- Born: 4 January 1900 Istanbul, Ottoman Empire
- Died: 14 August 1985 (aged 85) Ankara, Turkey
- Resting place: Cebeci Asri Cemetery, Ankara
- Education: Teaching, painting
- Style: Realism-Impressionism
- Spouse: Fahri Ecevit ​ ​(m. 1924; died 1951)​
- Children: Bülent Ecevit

= Nazlı Ecevit =

Turkish painter

Fatma Nazlı Ecevit (4 January 1900 – 14 August 1985) was a Turkish school teacher and a realist-impressionist painter. She was the mother of Prime Minister Bülent Ecevit.

==Early life==
Fatma Nazlı Ecevit was born in Istanbul, as Constantinople the then capital of the Ottoman Empire, on 4 January 1900. Her father was Emin Sargut, a colonel, her paternal grandfather Salih Pasha, a major general (Ferik) and her maternal grandfather Kirat Pasha, an aide to the Ottoman Sultan She was of Bosniak ancestry.

After she graduated from the Çapa Teacher's School for Girls (Çapa İnas Dar-ül muallimat) in 1915, Mihri Müşfik, one of the first Turkish women painters, encouraged her to develop her interest in painting. She went on to study at the Fine Arts School for Girls (İnas Sanayi-i Nefise Mektebi) between 1915 and 1922, where she was taught by Ömer Adil, and joined the workshop of Feyhaman Duran. As the graduating examinations for the Fine Arts School for Girls were cancelled due to the Turkish War of Independence, she obtained a teaching certificate.

==Years as teacher==
Nazlı was employed as a painting teacher at Beşiktaş Junior High School for Girls. She then followed her father to Kastamonu in Anatolia, and suspended her painting career for 25 years.

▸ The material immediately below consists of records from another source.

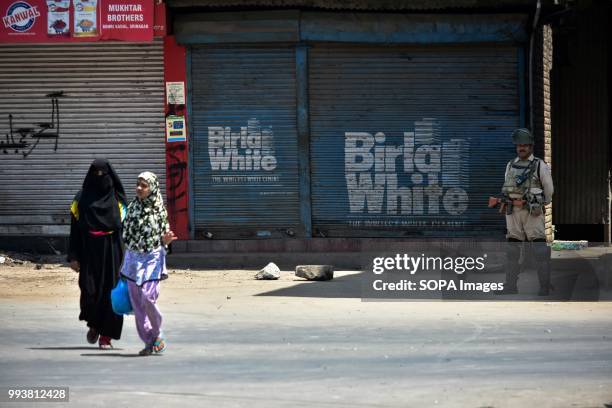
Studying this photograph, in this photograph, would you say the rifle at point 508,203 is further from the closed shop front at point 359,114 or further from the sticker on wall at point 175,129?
the sticker on wall at point 175,129

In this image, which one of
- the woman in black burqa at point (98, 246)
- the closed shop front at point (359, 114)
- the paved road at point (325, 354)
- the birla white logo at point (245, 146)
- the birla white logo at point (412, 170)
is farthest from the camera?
the birla white logo at point (245, 146)

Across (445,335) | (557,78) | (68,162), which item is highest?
(557,78)

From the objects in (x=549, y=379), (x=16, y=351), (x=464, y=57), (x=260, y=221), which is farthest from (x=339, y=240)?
(x=549, y=379)

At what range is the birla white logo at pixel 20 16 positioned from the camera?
17422 millimetres

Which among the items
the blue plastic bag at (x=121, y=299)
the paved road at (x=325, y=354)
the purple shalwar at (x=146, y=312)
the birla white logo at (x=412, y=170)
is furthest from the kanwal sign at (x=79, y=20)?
the purple shalwar at (x=146, y=312)

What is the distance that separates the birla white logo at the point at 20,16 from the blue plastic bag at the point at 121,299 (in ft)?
29.1

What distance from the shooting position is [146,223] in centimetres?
942

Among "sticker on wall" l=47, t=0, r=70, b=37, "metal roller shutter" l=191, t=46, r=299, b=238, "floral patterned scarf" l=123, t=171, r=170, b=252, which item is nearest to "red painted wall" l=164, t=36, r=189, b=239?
"metal roller shutter" l=191, t=46, r=299, b=238

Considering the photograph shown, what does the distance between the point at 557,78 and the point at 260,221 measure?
6.15 m

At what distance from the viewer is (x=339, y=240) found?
17359mm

She first taught in Kastamonu, and later in Bolu and İzmit.

She married in 1924 and moved to Ankara. The next year, she gave birth to a son, Bülent, who went on to become a political party leader and four times prime minister. She worked as an art teacher in the Ankara Teachers' School of Music, the forerunner of the Hacettepe University Ankara State Conservatory. She also taught in the Istanbul Master Junior High School. Her career as teacher lasted for nineteen years.

==Painting career==
Nazlı resumed painting in 1947. She had shown her works at the Galatasaray Expositions during her student years and resumed doing so at group exhibitions after 1947. She also held private exhibitions. During her student years, she painted portraits and nudes. From 1948 to 1975, her works were displayed almost every year at the State Art and Sculpture Exhibition.

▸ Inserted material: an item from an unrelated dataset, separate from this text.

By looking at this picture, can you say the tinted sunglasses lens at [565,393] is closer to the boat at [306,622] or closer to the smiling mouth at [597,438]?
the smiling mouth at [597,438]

Her works present a realist and impressionist style that she developed in the Fine Arts Union, of which she was a member and for some time also its chairperson. Her style resembles that of Turkish painters of the 1930s' generation like İbrahim Çallı, Şeref Akdik, Ali Karsan and Adil Doğançay and she had a powerful sense of design. After 1947, she painted mostly landscapes and still lifes, combining the soft and colourful sensitivity of the impressionist style in landscape paintings of Salacak, the Bosphorus in Istanbul and Bursa with a realist look at local atmosphere. She worked in oils, watercolours, crayon and charcoal. Her impressionism was based on a tradition transmitted via military painters in Turkey.

==Health issues and death==
By June 1985, Nazlı was hospitalised in Istanbul, where she lived, due to diabetes and urinary problems. Later, she was transferred to Ankara, where her son Bülent Ecevit resided. On 14 August 1985, she died at the age of 85 in the hospital of Hacettepe University, where she was being treated. She was interred at Cebeci Asri Cemetery following a funeral service at the Hacı Bayram Mosque.

==Works==
Her notable paintings include:
- Keriman Hanım'ın Portresi (Portrait of Kerman Hanım), (1922) İstanbul State Art and Sculpture Museum
- Çiçekler (Flowers), İstanbul State Art and Sculpture Museum
- Çamlıcan'dan Görünüm (View from Çamlıca)
- Balkonlu Manzara (Landscape with Balcony)
- Bebek (Baby), (sold in April 2000 for approx. US$19,200)
- Salacakta Kız Kulesi (Maiden's Tower at Salacak), (sold in June for approx. US$23,200)
- Boğaziçi (Bosporus), (1954) (sold in June 2000 for approx. US$8,000)

Recep Tayyip Erdoğan had one of her oil paintings named Salacak hung in the office building of the prime minister in July 2003 after he took office in the March of that year.